Frazzle read it wrong. The plate he chose had been stable in every prior second of its existence and was not stable in this one. It lifted the moment his weight came onto it, carrying him up and away from the span, and his other foot was already committed. He got one hand on a cross-brace beneath the plate as it hung ten feet over the walkway with him dangling from its underside, then pulled himself up, rolled onto the grating, took inventory, found the count acceptable, and got his feet under him.
The others were already at the bend. The sound from around the bend had resolved into something specific.
Two hundred dretches. The lowest of demons, born from the slothful souls of mortals who had chosen nothing until the Abyss chose for them. Stubby, bloated, grey-skinned, each roughly child-height and built wrong in every particular. Individually, nothing. There were two hundred of them on the span ahead, all moving toward the portal, and they were not attacking. They were fleeing the collapse in a panicked tide. The sloth-gas came off them in a low grey cloud, the sweat-and-sigh of slothful damnation made atmospheric, the smell of unwashed bedding and spoiled milk and things that have given up. Breathing it made the next step feel like a question rather than an answer.
Behind the horde, perhaps eighty feet through the grey haze, Xerelilah's light bled through: the wrong-colored brightness of the Material Plane.
Theo spent his last mythic point.

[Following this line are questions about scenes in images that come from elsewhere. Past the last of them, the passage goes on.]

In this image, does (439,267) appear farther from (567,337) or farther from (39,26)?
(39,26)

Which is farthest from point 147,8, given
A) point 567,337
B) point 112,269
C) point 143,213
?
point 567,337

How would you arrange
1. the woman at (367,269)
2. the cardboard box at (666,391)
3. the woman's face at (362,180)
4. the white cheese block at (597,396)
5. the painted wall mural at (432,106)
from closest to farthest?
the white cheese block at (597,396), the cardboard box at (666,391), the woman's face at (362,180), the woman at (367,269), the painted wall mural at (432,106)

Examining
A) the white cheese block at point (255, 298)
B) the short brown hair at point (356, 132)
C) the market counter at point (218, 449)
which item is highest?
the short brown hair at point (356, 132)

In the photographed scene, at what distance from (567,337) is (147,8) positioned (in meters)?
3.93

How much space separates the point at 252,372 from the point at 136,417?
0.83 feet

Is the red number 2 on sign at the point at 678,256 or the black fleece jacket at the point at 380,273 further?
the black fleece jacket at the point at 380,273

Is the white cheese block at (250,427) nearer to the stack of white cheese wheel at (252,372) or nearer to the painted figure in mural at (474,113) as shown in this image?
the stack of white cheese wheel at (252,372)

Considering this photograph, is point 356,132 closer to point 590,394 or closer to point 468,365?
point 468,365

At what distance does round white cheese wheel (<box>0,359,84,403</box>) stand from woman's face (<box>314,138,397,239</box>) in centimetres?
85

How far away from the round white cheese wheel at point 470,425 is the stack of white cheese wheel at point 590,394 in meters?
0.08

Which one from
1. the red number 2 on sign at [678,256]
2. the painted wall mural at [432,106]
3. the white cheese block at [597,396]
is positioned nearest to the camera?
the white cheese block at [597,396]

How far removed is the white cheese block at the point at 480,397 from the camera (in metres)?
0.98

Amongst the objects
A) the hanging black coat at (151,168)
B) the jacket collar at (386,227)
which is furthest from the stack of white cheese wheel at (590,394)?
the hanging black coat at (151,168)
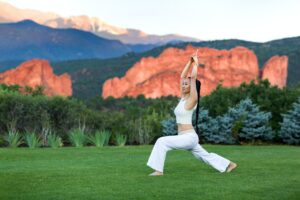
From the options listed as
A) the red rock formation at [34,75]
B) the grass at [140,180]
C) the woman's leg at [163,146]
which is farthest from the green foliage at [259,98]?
the red rock formation at [34,75]

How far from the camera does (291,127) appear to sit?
24.5 meters

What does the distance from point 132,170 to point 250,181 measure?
293cm

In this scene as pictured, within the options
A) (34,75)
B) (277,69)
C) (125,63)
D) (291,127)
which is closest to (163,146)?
(291,127)

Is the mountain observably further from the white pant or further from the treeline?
the white pant

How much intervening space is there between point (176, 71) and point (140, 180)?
113393 millimetres

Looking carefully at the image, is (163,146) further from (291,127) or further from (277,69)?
(277,69)

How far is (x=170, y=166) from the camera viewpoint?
45.4ft

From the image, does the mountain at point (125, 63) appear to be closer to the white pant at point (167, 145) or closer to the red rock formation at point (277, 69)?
the red rock formation at point (277, 69)

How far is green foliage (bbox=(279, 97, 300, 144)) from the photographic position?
24.5 meters

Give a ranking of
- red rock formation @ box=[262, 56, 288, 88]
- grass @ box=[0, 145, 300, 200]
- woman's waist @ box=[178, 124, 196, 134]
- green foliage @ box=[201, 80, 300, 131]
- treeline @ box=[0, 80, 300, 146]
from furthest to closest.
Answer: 1. red rock formation @ box=[262, 56, 288, 88]
2. green foliage @ box=[201, 80, 300, 131]
3. treeline @ box=[0, 80, 300, 146]
4. woman's waist @ box=[178, 124, 196, 134]
5. grass @ box=[0, 145, 300, 200]

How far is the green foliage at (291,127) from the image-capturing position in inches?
964

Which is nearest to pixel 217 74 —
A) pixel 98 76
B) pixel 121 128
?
pixel 98 76

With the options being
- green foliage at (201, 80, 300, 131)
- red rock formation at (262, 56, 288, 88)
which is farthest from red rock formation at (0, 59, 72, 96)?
green foliage at (201, 80, 300, 131)

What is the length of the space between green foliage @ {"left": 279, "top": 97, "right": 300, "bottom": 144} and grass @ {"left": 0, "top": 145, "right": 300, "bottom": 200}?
8754mm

The mist that rose was cleaner than the sloth-gas, cooler, the color of river fog at dawn, and it rolled out from the party in a dense bank that swallowed all four of them and the weight on Nadira's shoulders. Inside it the sloth-gas did not reach them. The nearest dretch stopped, its misaligned eyes disagreeing more strenuously than usual, its momentum failing as the sound it had been following vanished into the bank. The horde parted around the mist the way water parts around a stone. They did not know what it was. Some ran into its outer edge, recoiled, and rejoined the tide. Others flowed past without registering it.
The mist thinned as the Abyss pressed against it from every direction. It had done what it was meant to do. The portal was visible, perhaps forty feet ahead.
It was not the portal they had come through.
The aperture that had been five feet across pinched to two in the span of a heartbeat, and the ragged planar boundary passed across the space where Nadira's leading shoulder was about to be. She pulled up short. Renali's head turned against her collarbone and a sound came out of the anadi that was not quite a word and not quite a breath.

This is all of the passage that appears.